## BEGIN SOURCE EXCERPT

Actually both yes and no.

First of all, just to remind you, McCabe metric for cyclomatic complexity is calculated on control flow graph where you abstract your source code to a directed graph with basic blocks or statements being the nodes and the transitions between them (either by normal control flow downward or in case of conditioned jumps and loops) being edges. The cyclomatic complexity here can be roughly (if you consider your whole program to have no isolated code, i.e. your graph is connected) seen as the difference between the number of edges and number of nodes.

CC = E - N

Reachability problem is a common problem in graph theory that can be expressed in the way: given two nodes A and B, is the node B reachable from node A, i.e. can one reach B starting from A and following the edges of the graph in correct direction? So, it is again the metric that is applicable to the control flow graph and not on the code.

There are several ways to apply this problem to the control flow graph. One way is so-called "variable reachability analysis", meaning that for the given variable the analysis determines whether its value is still available at certain program point (this technique is also called slicing in software analysis). I also found only some articles that use this term (and generally the reachability problem) for multi-threaded applications.

## END SOURCE EXCERPT

### WHAT YOU HAVE TO DO
Copy out the whole passage on cyclomatic complexity and graph reachability, word for word.

## BEGIN RECORD SET

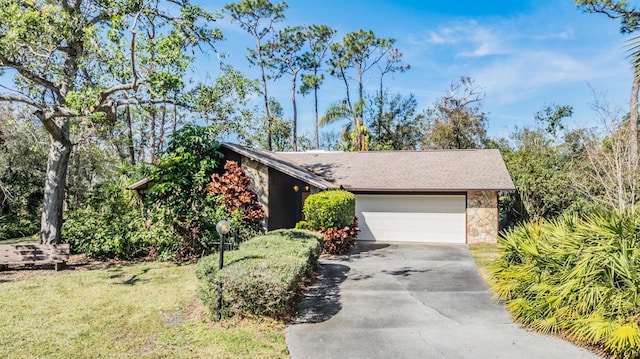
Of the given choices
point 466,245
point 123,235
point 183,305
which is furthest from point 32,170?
point 466,245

## END RECORD SET

### EXERCISE OUTPUT
Actually both yes and no.

First of all, just to remind you, McCabe metric for cyclomatic complexity is calculated on control flow graph where you abstract your source code to a directed graph with basic blocks or statements being the nodes and the transitions between them (either by normal control flow downward or in case of conditioned jumps and loops) being edges. The cyclomatic complexity here can be roughly (if you consider your whole program to have no isolated code, i.e. your graph is connected) seen as the difference between the number of edges and number of nodes.

CC = E - N

Reachability problem is a common problem in graph theory that can be expressed in the way: given two nodes A and B, is the node B reachable from node A, i.e. can one reach B starting from A and following the edges of the graph in correct direction? So, it is again the metric that is applicable to the control flow graph and not on the code.

There are several ways to apply this problem to the control flow graph. One way is so-called "variable reachability analysis", meaning that for the given variable the analysis determines whether its value is still available at certain program point (this technique is also called slicing in software analysis). I also found only some articles that use this term (and generally the reachability problem) for multi-threaded applications.